OzFish Founder and CEO Craig Copeland said “It’s a great feeling when passionate locals see a problem in their community, rally together and take positive action. Installing one aerator into a river is a huge task, let alone five. Everyone should be very proud of their efforts”

Leading the charge of this work has been OzFish Sunraysia Chapter President Braeden Lampard. Braeden said “I believe it’s going to be a very, very harsh summer for the native fish that are left, and I truly believe that they don’t need any extra stress”

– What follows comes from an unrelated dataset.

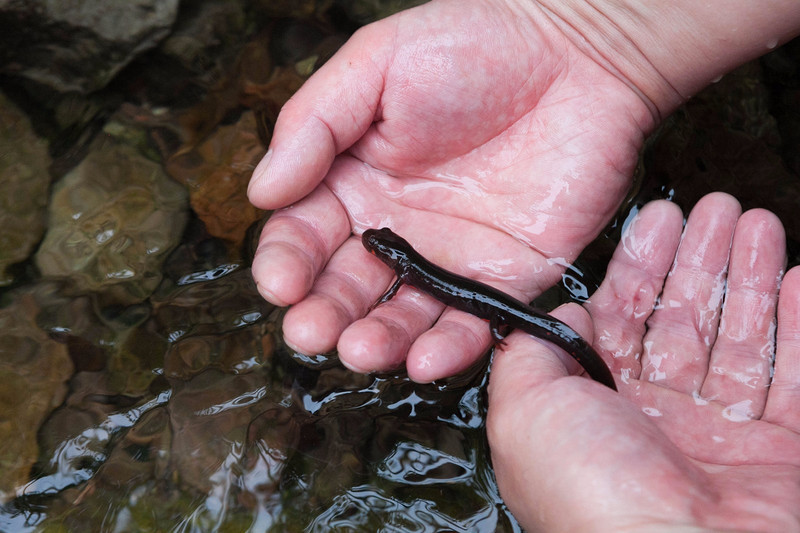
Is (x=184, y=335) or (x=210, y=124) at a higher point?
(x=210, y=124)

“With the backing of OzFish Unlimited, volunteers from the Sunraysia Chapter have been putting in a large amount of effort to save as many fish as possible. Thank you to everyone who has donated on our GoFundMe page particularly to Solair Group, BCF and Murray Cod Australia for their support.”


 

How can you help?

You can support us in our continued work to protect and restore fish populations across the Lower Darling River and across Australia by donating via ozfish.org.au or in store at your local BCF store,  via our Give Back to Habitat initiative. 


More Information

What are we doing? Sunraysia Ozfish members have consulted with NSW DPI Fisheries and the aerators are being placed strategically within identified weir pools of the Lower Darling River and pumping air to add oxygen and moving water to restrict algal growth. OzFish acknowledges that placing the large aerators is a rescue attempt and is not a long-term solution, however placing the large aerators within the Darling River would help counteract areas of low oxygen levels and therefore potentially decrease the likelihood of fish kills in these areas.

Is this the solution? Placing aerators is not a long-term solution and it is important to acknowledge that a solution must be found to maintain base flows in the Darling River to prevent these events from occurring again and diminishing our valuable fisheries.